Uma escritura do corpo
Para Cioran, nada mais nefasto ao escritor do que se submeter a um sistema racional, sem contradições, em sua escritura. "A razão: ferrugem de nossa vitalidade" (TE, p. 43). Pensar sobre o que escrever, planejar uma "obra", seguir uma "tendência" literária ou abraçar idéias ou teorias é minar a autenticidade, a verdade de uma escritura.
"Tudo o que escrevi é o fruto de circunstâncias, de acasos, de conversas, de ruminações noturnas, de crises de abatimento mais ou menos cotidianas, de obsessões intoleráveis." (ESC, p. 17)
O gesto de escrever expressa não uma idéia, mas uma situação do corpo em relação ao mundo. Um texto não é o resultado de uma determinada concepção articulada em linguagem, mas é a própria ação do corpo ao mesmo tempo em que um pensamento sem controle se elabora, sem apegar-se a um "conhecimento" prévio.
"É esterilizante seguir uma doutrina, uma crença, um sistema - para um escritor, sobretudo; a menos que ele não viva, como costuma acontecer, em contradição com as idéias que ele se reivindica. Esta contradição, ou esta traição, o estimula e o mantém na insegurança, no embaraço e na vergonha, condições propícias à produção." (IEN, p. 193)

* _INSTRUÇÕES DE TRABALHO_
a. Responda às perguntas abaixo com base no trecho sobre a escrita em Cioran:
(i) Na citação de "TE, p. 43", a razão é definida como o quê?
(ii) Na citação de "ESC, p. 17", tudo o que foi escrito é apresentado como fruto de quê?
(iii) Na citação de "IEN, p. 193", quais condições são propícias à produção?
b. Retome o trecho sobre a escrita em Cioran e dê-lhe continuidade a partir da última frase apresentada.

* _Registros extraídos_
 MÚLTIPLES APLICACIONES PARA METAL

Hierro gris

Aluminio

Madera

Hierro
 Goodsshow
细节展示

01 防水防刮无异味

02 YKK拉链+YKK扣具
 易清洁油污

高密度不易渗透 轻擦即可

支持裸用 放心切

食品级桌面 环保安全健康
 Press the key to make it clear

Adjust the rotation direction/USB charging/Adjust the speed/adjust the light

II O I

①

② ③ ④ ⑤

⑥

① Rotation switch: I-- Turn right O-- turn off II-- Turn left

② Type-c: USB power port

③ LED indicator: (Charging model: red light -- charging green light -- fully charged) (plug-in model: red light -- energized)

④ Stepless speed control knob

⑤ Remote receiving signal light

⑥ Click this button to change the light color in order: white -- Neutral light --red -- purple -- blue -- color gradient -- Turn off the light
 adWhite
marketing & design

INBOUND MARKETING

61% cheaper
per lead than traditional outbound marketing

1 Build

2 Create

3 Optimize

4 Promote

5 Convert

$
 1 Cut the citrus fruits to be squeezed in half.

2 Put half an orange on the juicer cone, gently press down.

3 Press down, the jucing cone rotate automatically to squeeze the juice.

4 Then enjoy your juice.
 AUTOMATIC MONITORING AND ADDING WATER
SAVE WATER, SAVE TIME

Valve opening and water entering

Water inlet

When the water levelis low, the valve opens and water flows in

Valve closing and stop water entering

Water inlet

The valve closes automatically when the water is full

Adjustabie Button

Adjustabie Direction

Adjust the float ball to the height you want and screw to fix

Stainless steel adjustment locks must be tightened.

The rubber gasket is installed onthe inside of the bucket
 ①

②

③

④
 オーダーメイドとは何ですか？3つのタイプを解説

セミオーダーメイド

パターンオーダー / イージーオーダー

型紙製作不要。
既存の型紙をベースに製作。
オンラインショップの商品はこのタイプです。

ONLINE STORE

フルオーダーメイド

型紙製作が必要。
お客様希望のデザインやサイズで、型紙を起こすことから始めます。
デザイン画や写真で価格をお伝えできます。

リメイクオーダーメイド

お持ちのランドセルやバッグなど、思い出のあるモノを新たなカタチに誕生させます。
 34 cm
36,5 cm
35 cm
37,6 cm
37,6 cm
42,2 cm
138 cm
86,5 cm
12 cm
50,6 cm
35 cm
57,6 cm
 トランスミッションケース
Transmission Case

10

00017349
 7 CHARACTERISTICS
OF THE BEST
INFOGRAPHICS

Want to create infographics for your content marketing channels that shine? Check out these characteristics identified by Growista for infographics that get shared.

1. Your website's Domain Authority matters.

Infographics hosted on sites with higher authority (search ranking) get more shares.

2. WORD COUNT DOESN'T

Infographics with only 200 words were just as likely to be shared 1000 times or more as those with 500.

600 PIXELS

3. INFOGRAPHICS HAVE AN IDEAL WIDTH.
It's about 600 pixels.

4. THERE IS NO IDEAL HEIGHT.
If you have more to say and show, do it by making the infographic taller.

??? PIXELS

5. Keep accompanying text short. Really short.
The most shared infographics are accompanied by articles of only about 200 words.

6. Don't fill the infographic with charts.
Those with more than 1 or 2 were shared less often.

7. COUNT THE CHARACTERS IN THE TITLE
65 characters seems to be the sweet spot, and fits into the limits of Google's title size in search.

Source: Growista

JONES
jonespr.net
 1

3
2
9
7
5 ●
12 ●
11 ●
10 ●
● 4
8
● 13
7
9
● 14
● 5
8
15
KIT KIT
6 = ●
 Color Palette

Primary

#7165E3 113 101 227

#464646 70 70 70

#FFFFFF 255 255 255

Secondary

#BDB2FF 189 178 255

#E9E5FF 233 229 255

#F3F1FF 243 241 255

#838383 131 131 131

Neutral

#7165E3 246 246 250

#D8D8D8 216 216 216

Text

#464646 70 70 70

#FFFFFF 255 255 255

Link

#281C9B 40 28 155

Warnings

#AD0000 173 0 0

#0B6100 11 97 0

* _SUAS RESPOSTAS ESCRITAS_
a.
(i) A razão é "ferrugem de nossa vitalidade".
(ii) É fruto de circunstâncias, de acasos, de conversas, de ruminações noturnas, de crises de abatimento mais ou menos cotidianas e de obsessões intoleráveis.
(iii) A insegurança, o embaraço e a vergonha.

b.
Não que Cioran advogue por um "conteúdo interior", fonte de uma "verdade" qualquer. Na realidade, os conteúdos atravessam o corpo, se fixam nele por uma sorte de fricção entre o organismo e o mundo que faz com que certas idéias, certos sentimentos, certos textos "peguem" no escritor.
"Meus livros, minha obra... O lado grotesco desses possessivos. Tudo se deteriorou desde que a literatura cessou de ser anônima. A decadência remonta ao primeiro autor." (AA, p. 104)
A literatura não é uma transferência de idéias, mas de afecções. "Criar é legar seus sofrimentos, é querer que os outros mergulhem neles e os assumam, impregnem-se deles e os revivam" (HU, p. 92). Por isso, Cioran não reivindica para a escritura uma coerência nem a justeza de um juízo, mas sim a potência de um gesto, a intensidade de que já falei. "Só se torna realmente lírico quem passa por um profundo transtorno orgânico" (CD, p.16). Avesso a deixar-se enquadrar em algum sistema ideológico, Cioran não evita, entretanto, escrever sobre ideologia ou sobre política. Como tudo, essa seria uma autocensura inaceitável. Da mesma forma como não elabora um projeto de texto, tampouco reprime algum assunto. O que importa para ele é que o texto seja a expressão de uma indignação orgânica.
"Gosto do pensamento que conserva um sabor de sangue e de carne, e à abstração vazia prefiro muito mais uma reflexão que proceda de um arrebatamento sensual ou de um desmoronamento nervoso." (CD, p. 44)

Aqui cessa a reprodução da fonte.